【人生を変えることば選び】面白い話ネタじゃなくてOK!今こそ大切にしたい「雑談力」

2020年10月25日 10時00分

【ほめ達・松本秀男 人生を変えることば選び】ここへきて「雑談力」の大切さが改めて注目されています。

 働き方改革で効率を求めてきた上にコロナ禍でのリモートワーク。一方で無駄を省けば省くほど「大切な無駄」があったことに気づかされます。その一つが「雑談」。相手との信頼関係をつくったり、思いもよらぬ情報やアイデアを引き出したり、何より元気になれたりするもの。重苦しい時代の今こそ、「雑談力」をつけたいですね。

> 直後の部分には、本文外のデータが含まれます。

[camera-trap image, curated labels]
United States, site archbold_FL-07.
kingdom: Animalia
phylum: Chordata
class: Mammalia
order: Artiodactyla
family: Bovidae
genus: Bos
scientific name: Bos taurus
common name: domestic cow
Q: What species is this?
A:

「話が続かないんです…」「面白いネタもなくて…」。そんなお悩みもよく聞きます。まったくもって大丈夫です! 雑談力は「話す力」でなく「聴く力」です。さらに言うなら「相手を知ろうとする力」なのです。

 実は私はかつて営業マン時代、超口下手営業でした。商品説明以外はお客さまと雑談もできません。結果としてお客さまと信頼関係もできず、まったく売れない営業だったのです。ただある時から「話す」のをあきらめて「聴く」に徹するようにしました。しかもただ「聴く」のではなく、お客さまの素晴らしさを引き出す聴き方に変えたのです。すると会話が弾む弾む!

 身につけたのが「パワーショベル質問」。これは5W1H(いつ、どこで、だれが、なにを、なぜ、どのように)を使いながら相手の素晴らしさを徹底的に「掘り出す」質問方法です。

 ただ注意点もあって、尋問になるといけないので、丁寧に聴くのが大切です。「へえ、なぜそう思われたんですか?」「どうしたらできるんですか?」…こういった質問を繰り返していくことで相手も今まではなかなか気づかなかった、自分の仕事の素晴らしさに気づき、雑談ながら深く楽しく盛り上がります。

 もちろん営業だけではなく普段の雑談でもOK。「週末どこか行かれました?」「うん、タコ釣りに」「えええ? タコってどうやって釣るんですか?」。これだけで楽しい雑談が約束されます。

 ちなみに会話の接ぎ穂となる相づちにもコツがあって、「あいうえお、はひふへほ」を使うのがオススメです。「ああ。いいですねえ。うんうん! え? おおお。はー! ひひひ。ふふ。へえ~! ほほお」と、書くとアホっぽく見えますが(笑い)、敬意を持って使えば大丈夫です!

 楽しい雑談はストレスを減らし、このコロナ禍においてはお互いに元気も分け合えます。久しぶりに気のおけない誰かと雑談してみませんか?

 ☆まつもと・ひでお 1961年東京都生まれ。国学院大学文学部卒業後、さだまさし氏の制作担当マネジャー、ガソリンスタンド経営を経て、45歳で外資の損害保険会社に入社。トップ営業マンとなり数々の実績を作る。現在は一般社団法人・日本ほめる達人協会専務理事を務め、企業セミナーなど多方面で活躍中。著書に「できる大人のことばの選び方」や「できる大人は『ひと言』加える」など。